Attracting quality FDI strategies
Following are the attracting quality FDI strategies:
Allow for FDI inflows through opening markets.
Reduce the restrictions on FDI.
Provide open, transparent, and dependable conditions for all types of businesses, both domestic and international, such as ease of doing business, access to imports, generally flexible labor markets, and protection of intellectual property rights.
Create a Promotional Agency for Investment (IPA).
A good IPA may be able to identify eligible overseas investors and function as a link between them and the domestic economy. On the one hand, it should act as a one-stop-shop for all of the host country’s investor demands.
On the other side, it should act as a catalyst in the local economy of the host country, encouraging it to invest in high-quality infrastructure and providing ready access to qualified people, technicians, engineers, and managers.
It should also take part in post-investment care, taking into account the demonstrable impacts of satisfied investors, the potential for reinvestments, and the potential for cluster development as a result of follow-up investments.
Consider which sectors or activities should be addressed.
The large multinational investors in the host economy may affect supplier investment and location decisions.
Build the infrastructure.
An appropriate and stable supply of energy, an adequately skilled workforce, and vocational training facilities for specialized workers are all requirements of a quality investor, all of which should be designed in partnership with the investor (Ibid.).
Encourage FDI spillovers into the domestic economy.
Local enterprises formed by executives who previously worked for multinational corporations are more successful and productive than those founded by others.
Local company executives study and copy their global competitors to learn about new technology and marketing methods. Similarly, information is disseminated by labor transfers from multinational to local businesses.
First-time foreign direct investment should be encouraged.
Foreign corporations who do not have a huge network of subsidiaries are more eager to deal with domestic suppliers.
Encourage diaspora members to invest in foreign direct companies.

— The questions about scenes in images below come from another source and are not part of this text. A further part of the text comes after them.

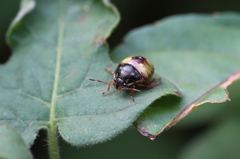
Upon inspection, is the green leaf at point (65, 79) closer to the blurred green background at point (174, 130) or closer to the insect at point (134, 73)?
the insect at point (134, 73)

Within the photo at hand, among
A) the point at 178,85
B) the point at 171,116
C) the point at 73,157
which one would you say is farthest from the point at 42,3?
the point at 73,157

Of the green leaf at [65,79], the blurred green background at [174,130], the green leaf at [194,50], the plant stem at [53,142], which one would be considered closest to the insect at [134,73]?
the green leaf at [65,79]

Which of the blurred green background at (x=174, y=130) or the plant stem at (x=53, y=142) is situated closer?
the plant stem at (x=53, y=142)

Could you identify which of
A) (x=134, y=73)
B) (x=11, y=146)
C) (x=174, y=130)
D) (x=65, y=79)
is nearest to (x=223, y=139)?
(x=174, y=130)

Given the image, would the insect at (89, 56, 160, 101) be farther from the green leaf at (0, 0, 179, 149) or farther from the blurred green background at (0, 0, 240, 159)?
the blurred green background at (0, 0, 240, 159)

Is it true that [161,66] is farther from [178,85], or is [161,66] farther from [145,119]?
[145,119]

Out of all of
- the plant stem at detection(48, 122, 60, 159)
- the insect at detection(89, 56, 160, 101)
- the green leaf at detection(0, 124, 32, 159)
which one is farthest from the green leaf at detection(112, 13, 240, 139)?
the green leaf at detection(0, 124, 32, 159)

These are also more likely to form relationships with local firms and contribute to the globalization of the host country.
Improving domestic financial markets
More people will have access to credit as domestic financial markets improve. Creation of a business-friendly financial system allows local enterprises to adapt to the challenges and impulses of foreign entrants, self-select into supplier status, and thus grow and prosper.
The guidelines’ major objective is to encourage a light industrial strategy that tries to link FDI to development goals while also generating as many backward links into the host economy as possible. The research presented here demonstrates that by focusing on the correct factors, poor countries may prosper without considerable levels of protection or large amounts of direct aid.